In relation to beginning the submissions process, the agents were – unsurprisingly – united. Polly Nolan stressed the importance of being able to summarise your book in a single sentence, in which you should be able to identify what you’re writing, and who it’s for; Simon Trewin unambiguously advised aspiring novelists not to write to the market. Faith O’Grady made the useful point that if you, as the writer, have a good grasp of your genre and the ‘type’ of book you’re writing, it will help you when it comes time to revise your work, and Polly Nolan further advised us that no idea is wasted – you don’t need to put all your good ideas in one book. She also stressed the importance of the first five pages of your novel, and how they are vital for grabbing an agent’s – and a reader’s – attention; they can’t be neglected. Sallyanne Sweeney advised us to know our market, and to ready widely in our area, and Madeleine Milburn suggested practising our pitching by taking published books and writing pitches for them, in three or four sentences.

Sallyanne Sweeney discussed how personal taste does play a part in an agent’s decision as to whether to ask for more of a book, and agents will know editors’ tastes which will influence their thinking when it comes time to submit the book to publishers; if an idea has potential but it’s not for the agent to whom it’s been submitted, it is possible that the book will be passed to a different agent within the agency. She made it clear that an agent can’t represent a book they don’t love. Polly Nolan picked up on this by saying that you need an agent who’ll believe in and fight for your book, and they can only do that if they care about it. Simon Trewin mentioned that several editors and agents turned down Harry Potter, but that if it had been picked up and published for the ‘wrong’ reasons, half-heartedly, it may not have become the phenomenon which it turned out to be.

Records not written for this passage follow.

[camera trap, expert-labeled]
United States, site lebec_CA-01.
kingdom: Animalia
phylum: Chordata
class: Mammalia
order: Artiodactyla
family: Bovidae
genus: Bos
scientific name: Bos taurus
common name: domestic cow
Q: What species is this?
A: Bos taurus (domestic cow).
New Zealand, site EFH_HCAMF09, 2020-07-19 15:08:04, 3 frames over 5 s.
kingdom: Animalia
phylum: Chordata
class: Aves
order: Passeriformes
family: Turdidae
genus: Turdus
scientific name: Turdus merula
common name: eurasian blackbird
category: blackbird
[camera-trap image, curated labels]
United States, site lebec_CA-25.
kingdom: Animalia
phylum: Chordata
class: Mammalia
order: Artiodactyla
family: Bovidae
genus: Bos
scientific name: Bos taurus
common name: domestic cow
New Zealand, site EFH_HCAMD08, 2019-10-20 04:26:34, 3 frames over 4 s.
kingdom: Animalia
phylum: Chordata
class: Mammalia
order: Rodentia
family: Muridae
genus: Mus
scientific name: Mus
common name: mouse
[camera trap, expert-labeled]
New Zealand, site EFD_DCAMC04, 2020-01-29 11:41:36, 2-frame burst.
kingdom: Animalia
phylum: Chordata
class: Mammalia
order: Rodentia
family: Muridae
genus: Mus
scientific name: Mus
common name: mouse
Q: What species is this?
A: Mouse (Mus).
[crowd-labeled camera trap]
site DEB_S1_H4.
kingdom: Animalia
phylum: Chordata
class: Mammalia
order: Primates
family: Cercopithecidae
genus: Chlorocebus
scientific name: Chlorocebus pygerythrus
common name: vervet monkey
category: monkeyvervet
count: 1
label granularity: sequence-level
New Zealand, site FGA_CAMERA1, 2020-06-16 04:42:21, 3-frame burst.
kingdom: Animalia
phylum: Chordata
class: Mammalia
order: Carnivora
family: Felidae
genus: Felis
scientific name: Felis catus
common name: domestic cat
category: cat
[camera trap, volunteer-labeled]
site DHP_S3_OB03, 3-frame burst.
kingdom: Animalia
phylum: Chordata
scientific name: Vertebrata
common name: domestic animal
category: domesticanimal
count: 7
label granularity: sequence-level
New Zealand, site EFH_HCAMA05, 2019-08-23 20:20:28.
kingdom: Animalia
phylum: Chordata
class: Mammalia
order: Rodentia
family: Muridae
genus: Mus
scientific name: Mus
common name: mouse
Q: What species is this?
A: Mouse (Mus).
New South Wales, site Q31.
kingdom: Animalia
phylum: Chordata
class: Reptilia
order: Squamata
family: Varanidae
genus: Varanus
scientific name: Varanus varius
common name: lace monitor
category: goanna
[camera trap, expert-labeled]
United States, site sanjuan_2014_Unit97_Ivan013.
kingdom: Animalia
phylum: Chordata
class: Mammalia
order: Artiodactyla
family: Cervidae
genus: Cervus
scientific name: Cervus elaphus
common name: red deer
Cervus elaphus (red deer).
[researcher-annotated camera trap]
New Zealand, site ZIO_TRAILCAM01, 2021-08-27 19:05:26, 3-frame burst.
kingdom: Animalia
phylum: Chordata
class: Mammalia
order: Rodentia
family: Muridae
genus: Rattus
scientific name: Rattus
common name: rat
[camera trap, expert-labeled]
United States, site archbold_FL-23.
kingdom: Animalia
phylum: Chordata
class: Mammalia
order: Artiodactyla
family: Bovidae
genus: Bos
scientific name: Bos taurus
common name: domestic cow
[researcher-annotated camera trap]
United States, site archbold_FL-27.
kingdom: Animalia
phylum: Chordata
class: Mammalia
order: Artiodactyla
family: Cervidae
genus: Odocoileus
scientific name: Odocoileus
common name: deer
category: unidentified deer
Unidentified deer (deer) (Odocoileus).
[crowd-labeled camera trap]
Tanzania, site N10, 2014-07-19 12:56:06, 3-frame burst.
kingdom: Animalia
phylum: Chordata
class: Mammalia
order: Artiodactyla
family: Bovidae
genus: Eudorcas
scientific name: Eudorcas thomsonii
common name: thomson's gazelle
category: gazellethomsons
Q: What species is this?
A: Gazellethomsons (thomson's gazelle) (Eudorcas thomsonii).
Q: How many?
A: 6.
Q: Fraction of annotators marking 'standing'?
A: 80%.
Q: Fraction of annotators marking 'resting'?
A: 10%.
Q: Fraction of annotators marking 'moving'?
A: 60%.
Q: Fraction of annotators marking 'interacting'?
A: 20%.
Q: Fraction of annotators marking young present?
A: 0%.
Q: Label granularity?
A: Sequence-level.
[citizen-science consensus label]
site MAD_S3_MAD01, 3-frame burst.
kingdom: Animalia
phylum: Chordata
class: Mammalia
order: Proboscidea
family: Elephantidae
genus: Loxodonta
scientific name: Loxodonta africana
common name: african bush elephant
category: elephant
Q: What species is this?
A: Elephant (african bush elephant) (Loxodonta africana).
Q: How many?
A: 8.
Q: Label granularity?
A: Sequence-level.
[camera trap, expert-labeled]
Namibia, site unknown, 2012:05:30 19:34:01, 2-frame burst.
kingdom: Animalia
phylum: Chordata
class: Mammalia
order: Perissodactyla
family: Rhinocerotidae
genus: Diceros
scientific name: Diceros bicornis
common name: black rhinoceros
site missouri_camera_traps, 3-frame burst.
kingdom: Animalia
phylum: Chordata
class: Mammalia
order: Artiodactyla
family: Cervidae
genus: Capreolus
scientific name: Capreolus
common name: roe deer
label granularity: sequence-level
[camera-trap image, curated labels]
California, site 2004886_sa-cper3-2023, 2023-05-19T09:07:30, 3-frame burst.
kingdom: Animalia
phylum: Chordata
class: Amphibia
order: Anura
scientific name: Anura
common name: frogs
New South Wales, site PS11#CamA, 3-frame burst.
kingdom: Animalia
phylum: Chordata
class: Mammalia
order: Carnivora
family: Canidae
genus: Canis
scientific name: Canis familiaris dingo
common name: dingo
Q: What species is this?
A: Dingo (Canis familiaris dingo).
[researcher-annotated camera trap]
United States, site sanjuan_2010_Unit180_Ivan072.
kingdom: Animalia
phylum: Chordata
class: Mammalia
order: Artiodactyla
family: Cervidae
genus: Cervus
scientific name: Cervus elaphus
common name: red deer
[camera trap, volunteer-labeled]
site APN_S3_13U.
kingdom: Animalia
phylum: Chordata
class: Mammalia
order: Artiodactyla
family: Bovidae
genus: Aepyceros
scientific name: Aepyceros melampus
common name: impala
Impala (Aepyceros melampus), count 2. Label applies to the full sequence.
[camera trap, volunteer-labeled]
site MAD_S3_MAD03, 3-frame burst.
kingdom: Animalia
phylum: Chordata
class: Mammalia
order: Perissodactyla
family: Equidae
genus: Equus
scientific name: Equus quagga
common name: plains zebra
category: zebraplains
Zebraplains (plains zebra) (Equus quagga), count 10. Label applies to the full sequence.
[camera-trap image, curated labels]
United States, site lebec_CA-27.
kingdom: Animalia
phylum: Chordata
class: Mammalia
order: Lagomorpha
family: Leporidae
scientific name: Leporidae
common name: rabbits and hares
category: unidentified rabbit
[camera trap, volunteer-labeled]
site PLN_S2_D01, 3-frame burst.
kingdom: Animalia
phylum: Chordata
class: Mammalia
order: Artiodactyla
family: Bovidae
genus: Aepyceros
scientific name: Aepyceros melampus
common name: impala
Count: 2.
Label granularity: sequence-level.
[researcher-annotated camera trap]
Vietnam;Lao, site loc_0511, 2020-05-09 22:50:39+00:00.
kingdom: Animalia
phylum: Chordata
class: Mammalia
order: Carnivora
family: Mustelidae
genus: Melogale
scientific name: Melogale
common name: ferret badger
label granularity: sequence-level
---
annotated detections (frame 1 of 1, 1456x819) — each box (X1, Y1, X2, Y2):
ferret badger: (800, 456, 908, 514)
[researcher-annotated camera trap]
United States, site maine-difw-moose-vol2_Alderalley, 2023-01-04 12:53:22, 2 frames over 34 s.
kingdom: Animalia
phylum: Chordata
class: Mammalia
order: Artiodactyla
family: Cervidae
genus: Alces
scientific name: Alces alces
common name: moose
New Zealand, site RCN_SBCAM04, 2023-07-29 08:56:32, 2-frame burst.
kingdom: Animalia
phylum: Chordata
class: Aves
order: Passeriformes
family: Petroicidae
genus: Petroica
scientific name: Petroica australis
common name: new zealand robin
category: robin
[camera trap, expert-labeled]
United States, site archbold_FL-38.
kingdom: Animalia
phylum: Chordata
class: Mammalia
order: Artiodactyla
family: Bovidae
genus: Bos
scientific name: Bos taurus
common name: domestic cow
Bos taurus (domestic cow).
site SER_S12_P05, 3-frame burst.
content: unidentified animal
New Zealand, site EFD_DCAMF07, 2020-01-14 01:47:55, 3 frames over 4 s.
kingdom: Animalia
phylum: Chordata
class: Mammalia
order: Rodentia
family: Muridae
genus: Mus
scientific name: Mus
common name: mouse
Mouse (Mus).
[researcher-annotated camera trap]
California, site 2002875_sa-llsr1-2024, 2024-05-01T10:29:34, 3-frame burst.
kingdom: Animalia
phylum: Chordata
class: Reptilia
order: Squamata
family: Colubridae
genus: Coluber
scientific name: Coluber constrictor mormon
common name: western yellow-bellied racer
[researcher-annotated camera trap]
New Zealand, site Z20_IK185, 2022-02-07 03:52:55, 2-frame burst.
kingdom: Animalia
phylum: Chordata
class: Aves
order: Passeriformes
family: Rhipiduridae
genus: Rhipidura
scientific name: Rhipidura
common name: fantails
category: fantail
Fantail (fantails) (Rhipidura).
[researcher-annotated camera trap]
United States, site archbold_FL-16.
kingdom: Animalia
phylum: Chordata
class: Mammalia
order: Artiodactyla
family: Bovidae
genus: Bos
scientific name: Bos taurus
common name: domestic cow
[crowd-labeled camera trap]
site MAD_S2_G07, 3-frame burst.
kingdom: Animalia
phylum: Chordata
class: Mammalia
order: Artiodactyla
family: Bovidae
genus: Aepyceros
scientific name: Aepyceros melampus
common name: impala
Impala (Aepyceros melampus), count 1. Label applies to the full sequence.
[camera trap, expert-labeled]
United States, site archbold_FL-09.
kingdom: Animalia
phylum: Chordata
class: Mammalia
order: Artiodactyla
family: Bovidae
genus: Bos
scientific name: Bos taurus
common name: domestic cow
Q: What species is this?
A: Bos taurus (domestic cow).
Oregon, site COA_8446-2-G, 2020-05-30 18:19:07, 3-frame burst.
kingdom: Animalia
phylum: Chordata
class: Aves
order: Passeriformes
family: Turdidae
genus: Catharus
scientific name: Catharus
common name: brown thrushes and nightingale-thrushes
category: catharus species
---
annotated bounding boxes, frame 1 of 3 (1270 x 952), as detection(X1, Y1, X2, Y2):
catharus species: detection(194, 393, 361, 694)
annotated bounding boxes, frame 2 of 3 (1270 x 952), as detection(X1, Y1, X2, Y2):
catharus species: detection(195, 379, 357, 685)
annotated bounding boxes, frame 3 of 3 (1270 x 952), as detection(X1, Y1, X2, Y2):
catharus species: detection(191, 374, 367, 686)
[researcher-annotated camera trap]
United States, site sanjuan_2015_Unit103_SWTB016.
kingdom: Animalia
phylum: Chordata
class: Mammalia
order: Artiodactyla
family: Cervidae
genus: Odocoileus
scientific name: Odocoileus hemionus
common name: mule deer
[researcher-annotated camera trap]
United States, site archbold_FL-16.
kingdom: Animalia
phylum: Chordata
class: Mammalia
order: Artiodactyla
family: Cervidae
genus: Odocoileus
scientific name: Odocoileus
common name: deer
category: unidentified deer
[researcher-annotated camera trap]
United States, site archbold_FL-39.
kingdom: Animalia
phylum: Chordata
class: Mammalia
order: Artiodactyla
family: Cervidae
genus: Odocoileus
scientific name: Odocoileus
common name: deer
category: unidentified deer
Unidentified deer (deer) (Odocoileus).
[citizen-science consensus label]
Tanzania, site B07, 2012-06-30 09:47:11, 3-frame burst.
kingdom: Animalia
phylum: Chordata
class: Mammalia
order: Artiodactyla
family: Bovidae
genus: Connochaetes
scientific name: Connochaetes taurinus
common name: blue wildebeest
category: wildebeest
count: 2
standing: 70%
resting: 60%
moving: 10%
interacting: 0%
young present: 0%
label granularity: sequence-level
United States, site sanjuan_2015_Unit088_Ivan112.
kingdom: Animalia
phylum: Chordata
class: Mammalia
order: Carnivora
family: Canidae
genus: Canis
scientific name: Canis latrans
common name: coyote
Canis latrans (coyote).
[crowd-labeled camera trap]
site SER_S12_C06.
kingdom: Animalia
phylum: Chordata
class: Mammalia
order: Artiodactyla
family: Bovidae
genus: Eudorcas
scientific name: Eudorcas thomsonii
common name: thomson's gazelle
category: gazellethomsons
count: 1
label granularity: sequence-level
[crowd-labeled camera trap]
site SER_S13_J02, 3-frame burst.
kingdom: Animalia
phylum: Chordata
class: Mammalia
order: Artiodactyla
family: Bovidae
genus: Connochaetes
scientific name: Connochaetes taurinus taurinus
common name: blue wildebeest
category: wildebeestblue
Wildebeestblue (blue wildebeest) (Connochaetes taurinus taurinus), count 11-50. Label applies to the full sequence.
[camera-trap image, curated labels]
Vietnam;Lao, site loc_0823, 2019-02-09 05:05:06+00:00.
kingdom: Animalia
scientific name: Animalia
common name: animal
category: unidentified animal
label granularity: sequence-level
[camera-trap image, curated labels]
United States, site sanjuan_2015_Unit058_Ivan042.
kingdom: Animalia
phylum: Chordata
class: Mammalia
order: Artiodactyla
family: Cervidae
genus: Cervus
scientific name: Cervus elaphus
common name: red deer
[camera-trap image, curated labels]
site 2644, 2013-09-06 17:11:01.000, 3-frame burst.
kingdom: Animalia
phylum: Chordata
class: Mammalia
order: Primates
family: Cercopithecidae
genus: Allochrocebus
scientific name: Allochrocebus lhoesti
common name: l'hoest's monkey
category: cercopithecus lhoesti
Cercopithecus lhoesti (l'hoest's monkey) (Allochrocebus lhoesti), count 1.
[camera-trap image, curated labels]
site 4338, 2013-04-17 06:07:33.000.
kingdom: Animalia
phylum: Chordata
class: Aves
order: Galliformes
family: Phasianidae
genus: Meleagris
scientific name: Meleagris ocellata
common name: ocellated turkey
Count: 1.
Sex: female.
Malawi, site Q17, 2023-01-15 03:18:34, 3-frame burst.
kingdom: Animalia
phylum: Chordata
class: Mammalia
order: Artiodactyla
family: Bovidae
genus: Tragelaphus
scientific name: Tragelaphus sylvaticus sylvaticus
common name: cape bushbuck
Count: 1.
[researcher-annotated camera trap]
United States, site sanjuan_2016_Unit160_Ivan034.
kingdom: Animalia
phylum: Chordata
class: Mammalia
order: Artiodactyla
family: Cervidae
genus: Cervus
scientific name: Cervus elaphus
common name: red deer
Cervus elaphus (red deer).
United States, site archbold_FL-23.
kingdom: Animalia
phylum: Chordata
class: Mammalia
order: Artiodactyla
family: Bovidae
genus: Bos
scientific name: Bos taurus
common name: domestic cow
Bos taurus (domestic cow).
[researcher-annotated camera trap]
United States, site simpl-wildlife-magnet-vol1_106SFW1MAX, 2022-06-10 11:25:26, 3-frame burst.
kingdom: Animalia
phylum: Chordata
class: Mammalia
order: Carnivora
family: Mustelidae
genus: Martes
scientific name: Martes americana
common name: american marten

On the important question of who agents like to represent, Madeleine Milburn said that she looks for professional people, those who are social media-savvy, a person who is open to suggestions and who is ambitious. Sallyanne Sweeney made the point that it doesn’t necessarily take social media to establish a ‘brand’; some authors will find social media more relevant than others. Everything you do builds you as a writer, including the competitions you enter and the stories you publish; it all goes into honing your craft. Faith O’Grady likes people who are prolific, Polly Nolan those who are pragmatic and realistic, Sallyanne Sweeney those who bring determination and resilience to their work. Simon Trewin said he has found clients through newspaper articles, as has Sallyanne Sweeney, but that they’ve also been referred to him through literary consultancies like Inkwell. Polly Nolan has had clients referred to her by other authors, and has also found clients through the Greenhouse Funny Prize, of which she is a judge. Sallyanne Sweeney has found clients through personal approaches and referrals, but also through her slushpile, and she says that agents need to be proactive. Faith O’Grady has also approached public figures who seem to have a story to tell, and this has been fruitful for her in the past.

Image: writersliving.com

Image: writersliving.com

Phew. I’ve only managed to get through a fraction of the issues discussed, and this post needs to be wrapped up. I’ll revisit this topic tomorrow, maybe, if anyone would be interested in learning more? Let me know. Yet to be discussed are issues like pen names, public speaking, how to write an author biography, the Irish publishing scene, how things like advances and royalties work and – important for some, but not for me – how much money you can expect to earn as a writer.

I hope this has been of interest. If anyone has questions, hit me in the comments.